I recently found a very small bird dead by my office.

It looked like a very thin, delicate version of a female Goldfinch with a thin 1/8 inch across and 2 inch long streak of red feathers along the length of the feathers on teh top of its head.

I didn't take a picture because I didn't want to be the weird guy taking a picture of a dead bird. :lol:


----------



## Big Frank 25 (Feb 21, 2002)

House Finch?

Check out all the weird dead bird pictures on the upland and waterfowl forum.


----------



## Nature (Dec 12, 2006)

ruby crowned kinglet?


----------



## OH-YEAH!!! (Jun 18, 2009)

Nature said:


> ruby crowned kinglet?


That's it. This picture I found on Yahoo shows it exactly.

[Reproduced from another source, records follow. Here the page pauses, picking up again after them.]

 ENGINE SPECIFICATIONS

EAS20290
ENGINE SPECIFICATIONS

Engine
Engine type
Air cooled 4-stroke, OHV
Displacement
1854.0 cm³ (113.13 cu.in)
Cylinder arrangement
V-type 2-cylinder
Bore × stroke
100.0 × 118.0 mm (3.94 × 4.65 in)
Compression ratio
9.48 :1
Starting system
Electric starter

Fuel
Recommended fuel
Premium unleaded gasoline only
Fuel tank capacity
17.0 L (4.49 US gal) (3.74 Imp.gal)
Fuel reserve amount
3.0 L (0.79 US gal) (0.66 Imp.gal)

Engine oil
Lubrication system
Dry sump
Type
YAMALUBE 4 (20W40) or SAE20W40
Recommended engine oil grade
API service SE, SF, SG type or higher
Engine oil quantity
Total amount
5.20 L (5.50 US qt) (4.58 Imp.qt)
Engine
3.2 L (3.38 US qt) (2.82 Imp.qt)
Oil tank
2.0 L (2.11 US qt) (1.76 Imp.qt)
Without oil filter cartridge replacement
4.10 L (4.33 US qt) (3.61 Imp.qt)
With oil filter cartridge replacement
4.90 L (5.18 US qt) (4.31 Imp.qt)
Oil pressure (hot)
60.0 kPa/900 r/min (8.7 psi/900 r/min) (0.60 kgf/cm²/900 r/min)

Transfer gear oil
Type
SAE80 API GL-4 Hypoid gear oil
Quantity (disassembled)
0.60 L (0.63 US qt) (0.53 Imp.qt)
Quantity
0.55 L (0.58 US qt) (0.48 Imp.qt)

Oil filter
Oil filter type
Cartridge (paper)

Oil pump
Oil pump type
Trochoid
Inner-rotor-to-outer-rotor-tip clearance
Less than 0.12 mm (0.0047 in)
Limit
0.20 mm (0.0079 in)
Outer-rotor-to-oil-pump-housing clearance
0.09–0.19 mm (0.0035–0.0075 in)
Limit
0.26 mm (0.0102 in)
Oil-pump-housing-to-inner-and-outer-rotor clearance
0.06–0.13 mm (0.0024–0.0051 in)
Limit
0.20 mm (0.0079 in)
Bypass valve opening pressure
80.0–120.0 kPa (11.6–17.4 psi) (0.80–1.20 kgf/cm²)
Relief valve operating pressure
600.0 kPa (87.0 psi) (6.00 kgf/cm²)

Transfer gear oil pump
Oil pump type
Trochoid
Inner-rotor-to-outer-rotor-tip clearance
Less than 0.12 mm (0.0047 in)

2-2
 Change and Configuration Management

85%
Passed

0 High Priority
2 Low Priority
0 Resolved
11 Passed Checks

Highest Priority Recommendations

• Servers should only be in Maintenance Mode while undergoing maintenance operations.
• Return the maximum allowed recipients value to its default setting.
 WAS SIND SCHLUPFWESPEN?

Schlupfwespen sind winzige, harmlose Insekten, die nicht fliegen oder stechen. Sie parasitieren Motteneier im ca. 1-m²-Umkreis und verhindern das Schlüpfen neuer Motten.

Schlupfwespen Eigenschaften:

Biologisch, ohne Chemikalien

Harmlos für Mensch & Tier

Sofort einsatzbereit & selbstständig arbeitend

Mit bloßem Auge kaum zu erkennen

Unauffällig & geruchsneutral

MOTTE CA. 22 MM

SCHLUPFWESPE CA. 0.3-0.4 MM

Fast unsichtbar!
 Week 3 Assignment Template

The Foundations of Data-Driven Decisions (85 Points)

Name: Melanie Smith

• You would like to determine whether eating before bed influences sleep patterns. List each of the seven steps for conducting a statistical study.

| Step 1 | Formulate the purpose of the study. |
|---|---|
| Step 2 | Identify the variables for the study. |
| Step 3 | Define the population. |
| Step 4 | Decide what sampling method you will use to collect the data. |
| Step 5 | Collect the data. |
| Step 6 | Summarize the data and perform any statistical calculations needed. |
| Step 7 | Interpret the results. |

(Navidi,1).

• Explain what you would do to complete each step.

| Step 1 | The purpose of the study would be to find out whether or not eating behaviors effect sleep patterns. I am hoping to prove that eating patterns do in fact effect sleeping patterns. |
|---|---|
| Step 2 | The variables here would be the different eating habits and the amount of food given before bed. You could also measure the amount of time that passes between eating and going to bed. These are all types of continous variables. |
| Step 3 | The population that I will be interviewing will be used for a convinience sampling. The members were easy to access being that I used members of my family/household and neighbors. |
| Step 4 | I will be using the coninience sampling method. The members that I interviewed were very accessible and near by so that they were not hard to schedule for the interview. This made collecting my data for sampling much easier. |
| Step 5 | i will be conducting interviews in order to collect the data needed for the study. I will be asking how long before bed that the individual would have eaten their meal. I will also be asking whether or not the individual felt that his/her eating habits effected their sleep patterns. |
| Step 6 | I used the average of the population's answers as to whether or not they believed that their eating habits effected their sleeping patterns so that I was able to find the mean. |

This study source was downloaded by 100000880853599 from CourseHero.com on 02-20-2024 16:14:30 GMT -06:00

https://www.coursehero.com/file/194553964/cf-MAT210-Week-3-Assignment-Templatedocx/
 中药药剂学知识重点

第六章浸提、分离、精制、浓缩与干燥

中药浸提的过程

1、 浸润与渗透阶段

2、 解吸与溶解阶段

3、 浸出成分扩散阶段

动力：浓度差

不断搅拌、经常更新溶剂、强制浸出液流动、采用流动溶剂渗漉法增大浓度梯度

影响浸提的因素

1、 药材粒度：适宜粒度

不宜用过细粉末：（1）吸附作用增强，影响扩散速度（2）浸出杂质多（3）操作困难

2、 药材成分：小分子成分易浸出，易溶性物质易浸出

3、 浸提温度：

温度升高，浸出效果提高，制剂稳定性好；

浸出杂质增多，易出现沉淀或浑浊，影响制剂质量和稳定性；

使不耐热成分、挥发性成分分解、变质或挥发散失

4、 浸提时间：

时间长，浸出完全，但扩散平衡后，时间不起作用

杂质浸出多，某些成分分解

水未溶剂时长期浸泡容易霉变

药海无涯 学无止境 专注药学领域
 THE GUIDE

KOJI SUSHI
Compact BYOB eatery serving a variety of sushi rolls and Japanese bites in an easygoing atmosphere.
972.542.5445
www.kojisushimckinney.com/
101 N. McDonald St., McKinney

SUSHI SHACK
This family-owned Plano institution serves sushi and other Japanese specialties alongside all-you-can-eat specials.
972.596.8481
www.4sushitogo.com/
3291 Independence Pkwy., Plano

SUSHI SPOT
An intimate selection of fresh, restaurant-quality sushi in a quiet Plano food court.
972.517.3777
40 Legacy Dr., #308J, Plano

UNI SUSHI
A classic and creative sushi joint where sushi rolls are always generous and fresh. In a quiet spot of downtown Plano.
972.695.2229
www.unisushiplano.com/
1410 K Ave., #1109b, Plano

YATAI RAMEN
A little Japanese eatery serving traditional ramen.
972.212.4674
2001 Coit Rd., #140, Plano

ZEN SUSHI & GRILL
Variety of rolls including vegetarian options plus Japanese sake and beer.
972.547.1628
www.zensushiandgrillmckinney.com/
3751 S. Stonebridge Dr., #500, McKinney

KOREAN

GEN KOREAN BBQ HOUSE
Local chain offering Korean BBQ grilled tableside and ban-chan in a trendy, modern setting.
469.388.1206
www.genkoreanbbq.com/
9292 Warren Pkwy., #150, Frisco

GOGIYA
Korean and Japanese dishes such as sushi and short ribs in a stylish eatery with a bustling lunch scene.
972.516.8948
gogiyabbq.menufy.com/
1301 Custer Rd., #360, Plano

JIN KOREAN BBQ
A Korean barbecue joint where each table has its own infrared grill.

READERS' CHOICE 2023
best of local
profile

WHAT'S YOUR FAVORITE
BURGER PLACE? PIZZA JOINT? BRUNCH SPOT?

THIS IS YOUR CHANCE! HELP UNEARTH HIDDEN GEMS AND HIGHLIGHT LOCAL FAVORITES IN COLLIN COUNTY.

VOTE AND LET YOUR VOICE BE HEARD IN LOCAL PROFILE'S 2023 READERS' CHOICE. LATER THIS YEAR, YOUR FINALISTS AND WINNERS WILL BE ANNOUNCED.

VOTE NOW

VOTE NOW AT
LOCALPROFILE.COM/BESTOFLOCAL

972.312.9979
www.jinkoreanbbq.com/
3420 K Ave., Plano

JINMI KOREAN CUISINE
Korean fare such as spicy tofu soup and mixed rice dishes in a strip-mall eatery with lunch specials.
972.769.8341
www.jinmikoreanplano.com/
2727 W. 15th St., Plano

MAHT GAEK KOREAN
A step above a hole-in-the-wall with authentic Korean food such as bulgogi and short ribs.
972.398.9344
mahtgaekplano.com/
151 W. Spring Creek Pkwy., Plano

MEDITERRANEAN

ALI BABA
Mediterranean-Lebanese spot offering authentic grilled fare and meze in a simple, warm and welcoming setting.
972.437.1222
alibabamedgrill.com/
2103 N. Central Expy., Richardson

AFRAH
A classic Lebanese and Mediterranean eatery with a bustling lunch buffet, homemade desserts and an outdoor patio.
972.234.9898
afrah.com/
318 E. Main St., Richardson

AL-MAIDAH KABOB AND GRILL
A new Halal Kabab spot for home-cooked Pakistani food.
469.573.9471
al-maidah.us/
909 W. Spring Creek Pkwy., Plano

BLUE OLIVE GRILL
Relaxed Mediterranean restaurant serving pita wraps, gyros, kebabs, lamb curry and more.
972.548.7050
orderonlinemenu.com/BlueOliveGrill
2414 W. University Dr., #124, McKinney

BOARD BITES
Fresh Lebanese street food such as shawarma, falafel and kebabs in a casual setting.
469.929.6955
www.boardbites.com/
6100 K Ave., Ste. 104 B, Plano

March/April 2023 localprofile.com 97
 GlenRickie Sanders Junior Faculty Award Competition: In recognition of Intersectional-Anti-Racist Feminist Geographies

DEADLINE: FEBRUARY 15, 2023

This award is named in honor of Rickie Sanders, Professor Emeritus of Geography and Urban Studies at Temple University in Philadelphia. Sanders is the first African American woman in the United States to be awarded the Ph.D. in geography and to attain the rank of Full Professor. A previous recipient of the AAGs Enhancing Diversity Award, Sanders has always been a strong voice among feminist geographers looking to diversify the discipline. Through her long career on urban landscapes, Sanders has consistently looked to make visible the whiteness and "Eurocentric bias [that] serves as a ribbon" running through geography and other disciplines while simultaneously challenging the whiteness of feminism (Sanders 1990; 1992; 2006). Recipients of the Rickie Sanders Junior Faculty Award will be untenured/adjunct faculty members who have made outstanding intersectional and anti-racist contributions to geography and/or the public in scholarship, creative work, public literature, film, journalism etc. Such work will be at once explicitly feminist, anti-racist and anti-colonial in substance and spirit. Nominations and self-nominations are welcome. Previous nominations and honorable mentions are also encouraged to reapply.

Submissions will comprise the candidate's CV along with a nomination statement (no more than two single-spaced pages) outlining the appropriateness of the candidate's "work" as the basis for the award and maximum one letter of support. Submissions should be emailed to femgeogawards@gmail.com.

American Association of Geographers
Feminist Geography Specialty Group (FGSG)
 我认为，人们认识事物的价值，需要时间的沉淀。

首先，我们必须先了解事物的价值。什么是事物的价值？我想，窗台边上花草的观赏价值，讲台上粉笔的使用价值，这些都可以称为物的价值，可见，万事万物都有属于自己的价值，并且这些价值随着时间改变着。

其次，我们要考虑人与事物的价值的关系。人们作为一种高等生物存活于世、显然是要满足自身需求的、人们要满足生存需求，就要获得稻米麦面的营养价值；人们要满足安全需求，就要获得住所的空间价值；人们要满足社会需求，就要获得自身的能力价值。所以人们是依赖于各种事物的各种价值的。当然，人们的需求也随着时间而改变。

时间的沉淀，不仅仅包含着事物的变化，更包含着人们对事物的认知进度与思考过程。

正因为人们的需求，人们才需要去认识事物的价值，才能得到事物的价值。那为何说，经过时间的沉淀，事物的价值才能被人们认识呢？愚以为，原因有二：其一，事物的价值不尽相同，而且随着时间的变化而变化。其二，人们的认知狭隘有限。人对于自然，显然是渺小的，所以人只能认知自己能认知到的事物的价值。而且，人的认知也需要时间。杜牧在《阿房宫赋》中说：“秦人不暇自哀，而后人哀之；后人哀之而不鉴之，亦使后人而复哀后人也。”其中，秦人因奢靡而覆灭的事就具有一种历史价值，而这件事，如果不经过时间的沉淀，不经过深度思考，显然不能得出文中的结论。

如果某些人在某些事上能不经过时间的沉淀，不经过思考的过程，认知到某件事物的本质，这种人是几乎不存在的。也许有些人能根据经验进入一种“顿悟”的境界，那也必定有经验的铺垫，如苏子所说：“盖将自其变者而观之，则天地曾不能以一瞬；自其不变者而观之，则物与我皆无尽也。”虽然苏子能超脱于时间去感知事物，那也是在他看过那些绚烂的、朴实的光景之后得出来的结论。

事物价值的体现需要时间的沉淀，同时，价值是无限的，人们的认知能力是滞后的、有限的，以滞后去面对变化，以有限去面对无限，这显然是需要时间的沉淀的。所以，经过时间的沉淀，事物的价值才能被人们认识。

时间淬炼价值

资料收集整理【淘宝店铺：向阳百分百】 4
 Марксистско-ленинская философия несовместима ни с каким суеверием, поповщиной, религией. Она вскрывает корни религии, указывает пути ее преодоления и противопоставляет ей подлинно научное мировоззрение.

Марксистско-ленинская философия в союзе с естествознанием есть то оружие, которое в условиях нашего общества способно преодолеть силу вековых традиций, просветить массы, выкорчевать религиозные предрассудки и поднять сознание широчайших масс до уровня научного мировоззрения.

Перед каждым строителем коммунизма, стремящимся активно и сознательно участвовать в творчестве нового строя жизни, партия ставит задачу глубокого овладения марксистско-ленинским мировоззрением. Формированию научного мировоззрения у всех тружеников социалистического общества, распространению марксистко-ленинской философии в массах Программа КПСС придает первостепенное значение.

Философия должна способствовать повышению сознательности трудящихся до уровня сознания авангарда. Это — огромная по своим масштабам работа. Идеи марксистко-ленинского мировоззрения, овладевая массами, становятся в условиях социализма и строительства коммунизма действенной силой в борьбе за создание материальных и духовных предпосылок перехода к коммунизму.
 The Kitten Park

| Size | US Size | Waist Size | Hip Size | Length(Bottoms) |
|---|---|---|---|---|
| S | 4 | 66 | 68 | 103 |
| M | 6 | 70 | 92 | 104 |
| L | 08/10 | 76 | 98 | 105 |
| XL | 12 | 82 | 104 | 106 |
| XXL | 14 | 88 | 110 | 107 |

Thanks for the help. It was in downtown Muskegon. Wonder if it got tired out with the nasty, nasty wind last week.


----------



## fathom this (Feb 10, 2008)

That looks just like the birds that landed on our boat while we were trolling on the big lake one spring. It was foggy and damp. About ten of them landed on the boat and proceeded to investigate the entire boat. they were quite tame and we captured one with ease. We let them fly away and I have never seen them again. We were out of Grand Haven.


----------



## OH-YEAH!!! (Jun 18, 2009)

fathom this said:


> That looks just like the birds that landed on our boat while we were trolling on the big lake one spring. It was foggy and damp. About ten of them landed on the boat and proceeded to investigate the entire boat. they were quite tame and we captured one with ease. We let them fly away and I have never seen them again. We were out of Grand Haven.


I was steelhead fishing the mouth of the Platte in the Spring about 10 years ago and had a small, red crested bird flying all over the bush behind me. Very tame as well.


----------



## OH-YEAH!!! (Jun 18, 2009)

Big Frank 25 said:


> House Finch?
> 
> Check out all the weird dead bird pictures on the upland and waterfowl forum.


But those are trophy shots. Someone might call the police if a guy in a suit is taking pictures of a dead bird on the street. :lol:


----------